- WORK REQUIRED:
Reproduce the passage on silence and noise below word for word, from its first sentence to its last.

═══ TEXT PASSAGE ═══

Though she said she was talking too much (!), Pat Mason wrote a long well-considered response to my Plaguetime Glob Number 13 which has stimulated me to write Number 14. She began:-
Amongst other things, Silence, both internal and external, can be used in any number of ways, to exert power, and pressure or to facilitate space and freedom. And so it is with Noise, both internal and external, it can be used to exert dominance to create opacity, confusion, or oppression. It can also be used for safety and protection. It all depends…
Yes, I agree – the manifestation of silence can mean a number of things! Bafflement, carefully concealed rage, boredom, exasperation, refusal to engage in self-justification… It perhaps requires of the observer a large degree of real silence to make space for understanding what’s behind a silence. When PM Johnson goes silent we know he’s either lost for words, can’t understand the issues, is listening to what Cummings is saying in his ear-piece or desperately consulting his own inner voice hoping it will tell him what to say next, building up to a most unbecoming rage. In other words, he’s not silent at all. Just keeping mum is not true silence. And, of course, noise is always noise, requiring just as much interpretation.
Pat says: ‘taking things deep down into yourself = learning’ can only be done in the absence of noise and the presence of silence.
I’m sure it’s the case that silence is not considered valuable in these benighted times. In the old Third Programme days, which meant so much to me growing up, Humphrey Carpenter (The Envy of the World) records that when a programme finished early they just left silence – nowadays every bit of silence on the wireless has to be filled in with endless yakking about trailers for forthcoming programmes and there are talk shows full of the meaningless yakking of people you’ve never heard of or care about in any thoughtful kind of way; people are incited to ‘have their say…’ Children no doubt think this is the way of the world just as I thought silence was.

═══ SOURCE DATA ═══

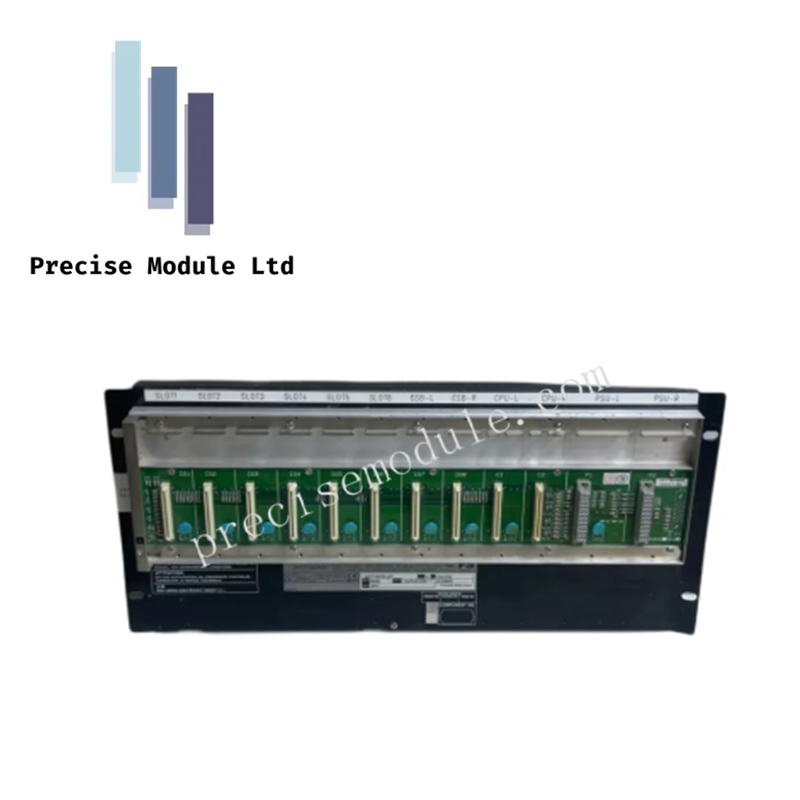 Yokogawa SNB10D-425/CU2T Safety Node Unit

═══
═══ SOURCE DATA ═══

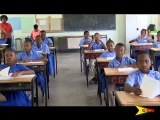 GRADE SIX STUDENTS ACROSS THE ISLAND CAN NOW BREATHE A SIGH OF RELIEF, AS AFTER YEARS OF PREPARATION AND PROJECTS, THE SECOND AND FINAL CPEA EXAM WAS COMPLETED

═══

- EXPECTED ANSWER:
Though she said she was talking too much (!), Pat Mason wrote a long well-considered response to my Plaguetime Glob Number 13 which has stimulated me to write Number 14. She began:-
Amongst other things, Silence, both internal and external, can be used in any number of ways, to exert power, and pressure or to facilitate space and freedom. And so it is with Noise, both internal and external, it can be used to exert dominance to create opacity, confusion, or oppression. It can also be used for safety and protection. It all depends…
Yes, I agree – the manifestation of silence can mean a number of things! Bafflement, carefully concealed rage, boredom, exasperation, refusal to engage in self-justification… It perhaps requires of the observer a large degree of real silence to make space for understanding what’s behind a silence. When PM Johnson goes silent we know he’s either lost for words, can’t understand the issues, is listening to what Cummings is saying in his ear-piece or desperately consulting his own inner voice hoping it will tell him what to say next, building up to a most unbecoming rage. In other words, he’s not silent at all. Just keeping mum is not true silence. And, of course, noise is always noise, requiring just as much interpretation.
Pat says: ‘taking things deep down into yourself = learning’ can only be done in the absence of noise and the presence of silence.
I’m sure it’s the case that silence is not considered valuable in these benighted times. In the old Third Programme days, which meant so much to me growing up, Humphrey Carpenter (The Envy of the World) records that when a programme finished early they just left silence – nowadays every bit of silence on the wireless has to be filled in with endless yakking about trailers for forthcoming programmes and there are talk shows full of the meaningless yakking of people you’ve never heard of or care about in any thoughtful kind of way; people are incited to ‘have their say…’ Children no doubt think this is the way of the world just as I thought silence was.